We found that using GMT times and Beaufort force numbers minimized miscommunication and eased the burden of transcribing Internet weather resources into transmittable data. We practiced sending these messages for 10 days prior to getting underway, which was key for the reader to understand the intended message. If you use this system on your own voyage, you will likely come up with your own format, but below we present a sample message that we received:
RpLastSpot1106Z @GC! @CloseMovSE @TSNE2NMmovNE @WD @rpAndP3nwF7 @Settle @1122ZnwF5 @1206nF4 @ThenStable @Spot111035Z
Decoded: Using a reference position of your last SPOT report and the 11 November 0600Z NOAA weather information, here is your weather report. (Break.) Gale warning from an approaching cold front.
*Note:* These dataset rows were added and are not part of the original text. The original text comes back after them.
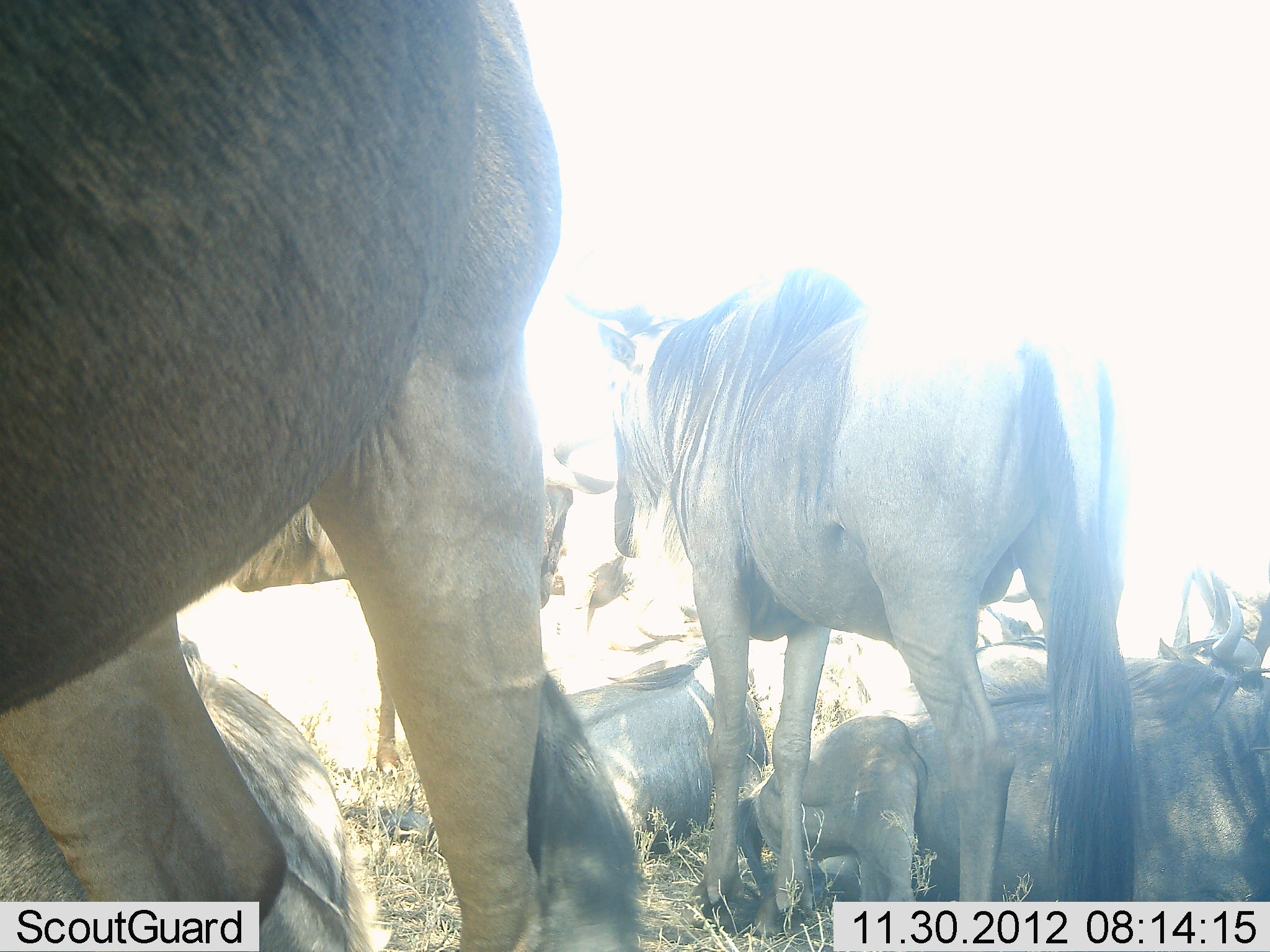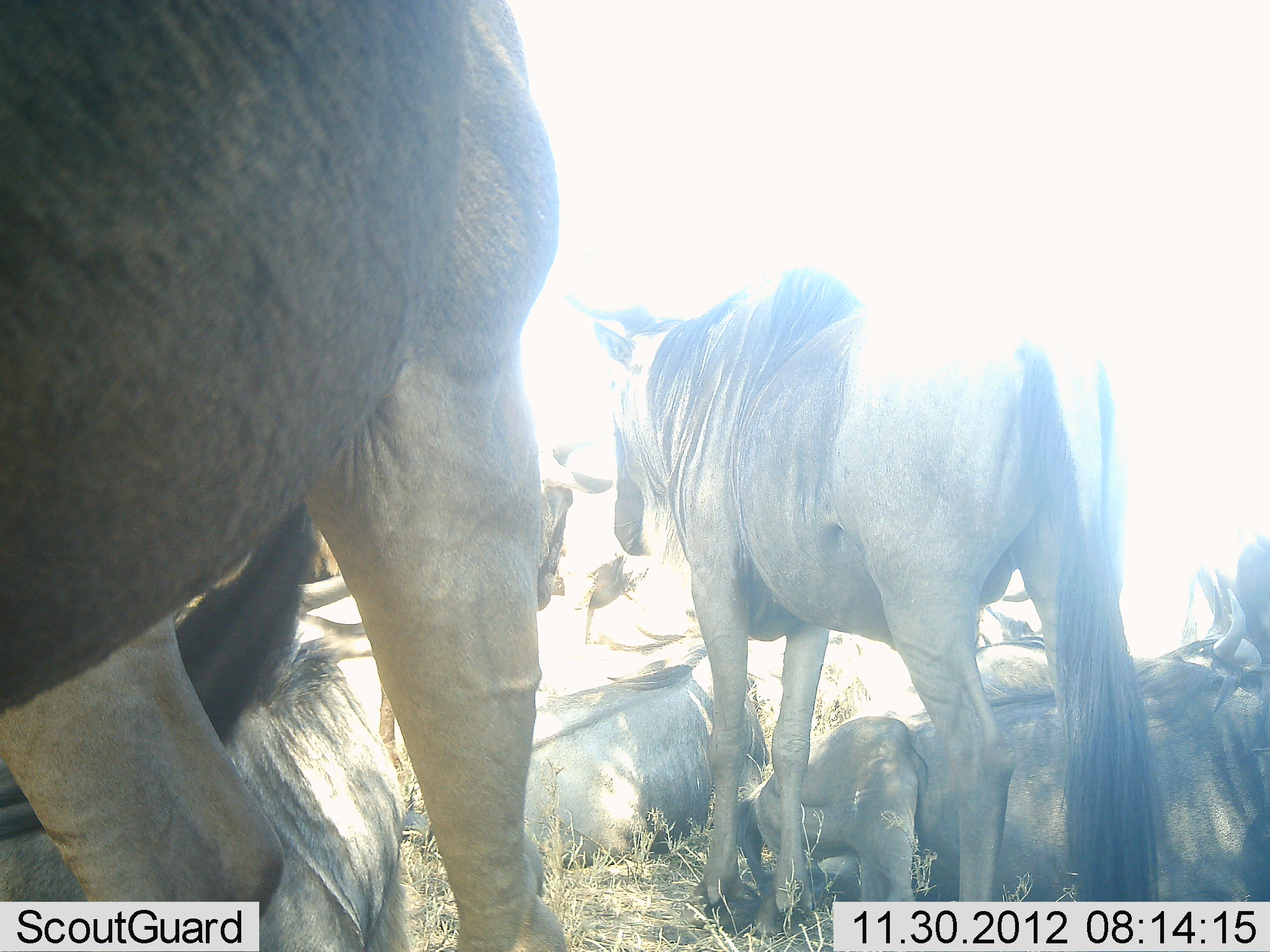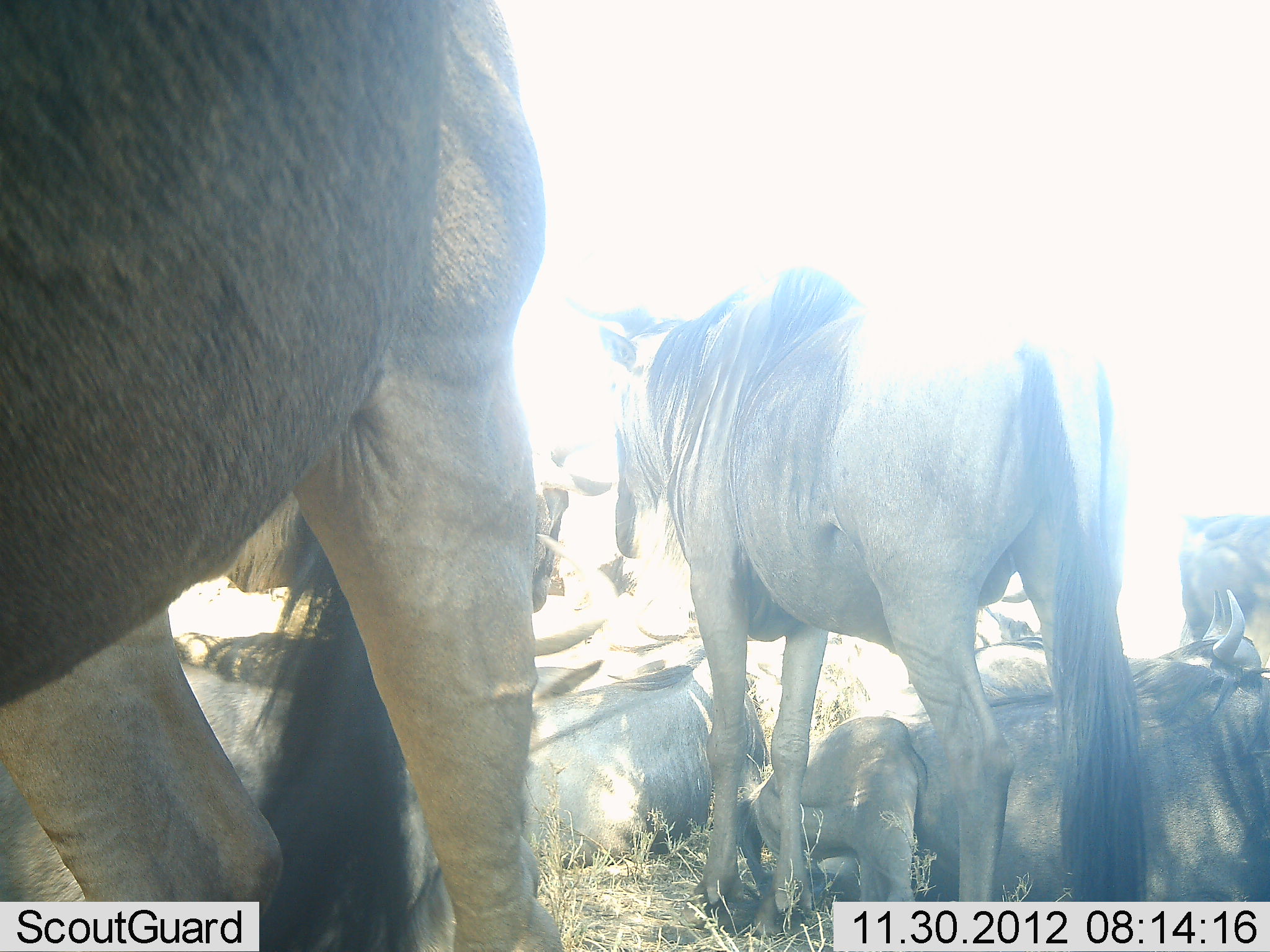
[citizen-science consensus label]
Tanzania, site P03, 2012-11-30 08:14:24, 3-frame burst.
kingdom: Animalia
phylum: Chordata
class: Mammalia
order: Artiodactyla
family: Bovidae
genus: Connochaetes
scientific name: Connochaetes taurinus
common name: blue wildebeest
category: wildebeest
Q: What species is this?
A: Wildebeest (blue wildebeest) (Connochaetes taurinus).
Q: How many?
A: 8.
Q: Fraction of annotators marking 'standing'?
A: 90%.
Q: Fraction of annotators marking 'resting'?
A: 90%.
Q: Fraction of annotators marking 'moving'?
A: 10%.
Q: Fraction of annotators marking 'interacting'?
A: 10%.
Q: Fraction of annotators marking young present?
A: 0%.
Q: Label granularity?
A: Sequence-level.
Since no predicted arrival time is mentioned, it is assumed to be arriving in the next six hours. (Break.) The front is moving SE (Break.) Tropical Storm Sean is 200 nm NE of the reference position and is moving NE. (Break.) Wind forecast follows. (Break.) 12-hour forecast (1800Z) winds between your last SPOT location and route waypoint number 3 are NW Force 7. (Break.) Winds should eventually settle down after the front passes. (Break.) By 11 November at 2200Z the winds should be NW Force 5. (Break.) By 12 November at 0600Z winds should be N at Force 4. (Break.) Winds should be stable for a while. (Break.) Your last received SPOT position was dated 11 November1035Z.